En los Ensayos de Montaigne (1533-1592) están casi todos los interrogantes que siguen acogotando la existencia de los seres humanos. Beber en él, como en cualquier fuente de la sabiduría, no sacia. Como seres pensantes, cada vez que preguntamos, abrimos la ventana a otras inquietudes. Como cerezas en un cesto, en cuanto tiramos de nuestras preocupaciones, nos quedamos con otro racimo en la mano. Nos hacen vivir a tal velocidad, es tal la vorágine de nuestro tiovivo diario que resulta muy difícil parar el caballo de la existencia. En un tiempo como el nuestro, dominado por el tiempo sin tiempo para tenerlo y en esa permanente búsqueda de la felicidad, Montaigne nos invita al goce del presente. Sabedor de que nuestra existencia es solo un instante, le quita la carga temporal –ese lazo inmedible entre el futuro y el pasado- y nos invita a “vivir a propósito”: “Cuando bailo, bailo; cuando duermo, duermo; si durante un rato, cuando me paseo por un hermoso prado, mis pensamientos se han entretenido en extrañas ocurrencias, durante otro rato los reconduzco al paseo, al prado, a la dulzura de esta soledad y a mí”.

· · · ·

Enunciado → Transcribe íntegro y sin ningún cambio el fragmento sobre Montaigne. Las entradas no tienen ningún papel en este ejercicio.

· · · ·

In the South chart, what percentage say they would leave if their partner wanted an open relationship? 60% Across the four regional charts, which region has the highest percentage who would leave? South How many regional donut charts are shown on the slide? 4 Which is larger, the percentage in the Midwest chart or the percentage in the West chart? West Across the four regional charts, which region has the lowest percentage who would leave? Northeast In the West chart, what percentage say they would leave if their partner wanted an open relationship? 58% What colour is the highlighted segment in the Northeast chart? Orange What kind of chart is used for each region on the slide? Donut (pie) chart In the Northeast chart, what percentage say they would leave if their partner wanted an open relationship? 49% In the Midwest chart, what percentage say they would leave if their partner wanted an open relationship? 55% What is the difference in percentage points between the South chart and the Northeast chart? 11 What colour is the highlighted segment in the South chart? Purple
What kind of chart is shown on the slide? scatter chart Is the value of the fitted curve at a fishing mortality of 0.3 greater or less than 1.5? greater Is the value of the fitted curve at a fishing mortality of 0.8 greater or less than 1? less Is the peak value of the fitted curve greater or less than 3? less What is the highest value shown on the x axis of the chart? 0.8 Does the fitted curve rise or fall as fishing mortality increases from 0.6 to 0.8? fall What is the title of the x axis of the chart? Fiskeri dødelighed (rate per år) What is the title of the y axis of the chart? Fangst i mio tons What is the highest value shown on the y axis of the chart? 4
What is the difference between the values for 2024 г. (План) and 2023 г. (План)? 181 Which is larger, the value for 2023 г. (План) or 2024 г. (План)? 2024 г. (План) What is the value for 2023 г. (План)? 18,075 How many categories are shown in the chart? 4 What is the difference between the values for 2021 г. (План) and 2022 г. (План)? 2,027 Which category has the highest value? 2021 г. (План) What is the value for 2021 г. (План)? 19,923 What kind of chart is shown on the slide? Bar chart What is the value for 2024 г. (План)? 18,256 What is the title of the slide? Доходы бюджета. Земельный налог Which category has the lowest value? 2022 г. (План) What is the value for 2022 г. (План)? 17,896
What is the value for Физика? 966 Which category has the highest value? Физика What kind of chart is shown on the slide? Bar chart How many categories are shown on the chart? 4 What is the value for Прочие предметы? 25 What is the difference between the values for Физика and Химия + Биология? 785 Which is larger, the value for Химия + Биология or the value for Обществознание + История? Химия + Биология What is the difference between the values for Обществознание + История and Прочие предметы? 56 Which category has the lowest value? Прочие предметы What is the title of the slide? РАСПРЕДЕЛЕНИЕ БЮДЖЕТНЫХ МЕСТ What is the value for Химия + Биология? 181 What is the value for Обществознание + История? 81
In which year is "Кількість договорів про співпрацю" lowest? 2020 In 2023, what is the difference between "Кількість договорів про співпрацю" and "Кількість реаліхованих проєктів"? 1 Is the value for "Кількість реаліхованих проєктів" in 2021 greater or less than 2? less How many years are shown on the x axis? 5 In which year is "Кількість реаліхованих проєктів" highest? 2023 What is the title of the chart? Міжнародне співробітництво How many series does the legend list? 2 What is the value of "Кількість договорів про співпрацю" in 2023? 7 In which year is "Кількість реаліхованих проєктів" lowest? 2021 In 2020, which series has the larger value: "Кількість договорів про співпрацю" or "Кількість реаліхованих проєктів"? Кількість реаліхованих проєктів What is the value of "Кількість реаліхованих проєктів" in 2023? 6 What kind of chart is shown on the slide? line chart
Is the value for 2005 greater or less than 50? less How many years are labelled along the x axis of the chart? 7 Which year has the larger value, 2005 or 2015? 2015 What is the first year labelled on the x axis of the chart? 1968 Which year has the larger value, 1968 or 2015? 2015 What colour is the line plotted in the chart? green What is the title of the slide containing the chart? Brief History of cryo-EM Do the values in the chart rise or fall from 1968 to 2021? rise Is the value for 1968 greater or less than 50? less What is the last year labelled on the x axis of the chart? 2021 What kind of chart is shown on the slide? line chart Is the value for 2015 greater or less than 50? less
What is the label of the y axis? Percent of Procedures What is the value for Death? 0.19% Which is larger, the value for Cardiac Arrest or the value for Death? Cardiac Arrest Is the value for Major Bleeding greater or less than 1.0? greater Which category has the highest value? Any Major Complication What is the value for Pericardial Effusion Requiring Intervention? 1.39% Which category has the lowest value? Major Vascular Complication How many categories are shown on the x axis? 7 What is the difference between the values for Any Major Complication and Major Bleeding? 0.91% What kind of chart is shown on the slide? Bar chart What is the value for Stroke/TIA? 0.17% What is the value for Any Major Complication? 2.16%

· · · ·

Respuesta →
En los Ensayos de Montaigne (1533-1592) están casi todos los interrogantes que siguen acogotando la existencia de los seres humanos. Beber en él, como en cualquier fuente de la sabiduría, no sacia. Como seres pensantes, cada vez que preguntamos, abrimos la ventana a otras inquietudes. Como cerezas en un cesto, en cuanto tiramos de nuestras preocupaciones, nos quedamos con otro racimo en la mano. Nos hacen vivir a tal velocidad, es tal la vorágine de nuestro tiovivo diario que resulta muy difícil parar el caballo de la existencia. En un tiempo como el nuestro, dominado por el tiempo sin tiempo para tenerlo y en esa permanente búsqueda de la felicidad, Montaigne nos invita al goce del presente. Sabedor de que nuestra existencia es solo un instante, le quita la carga temporal –ese lazo inmedible entre el futuro y el pasado- y nos invita a “vivir a propósito”: “Cuando bailo, bailo; cuando duermo, duermo; si durante un rato, cuando me paseo por un hermoso prado, mis pensamientos se han entretenido en extrañas ocurrencias, durante otro rato los reconduzco al paseo, al prado, a la dulzura de esta soledad y a mí”.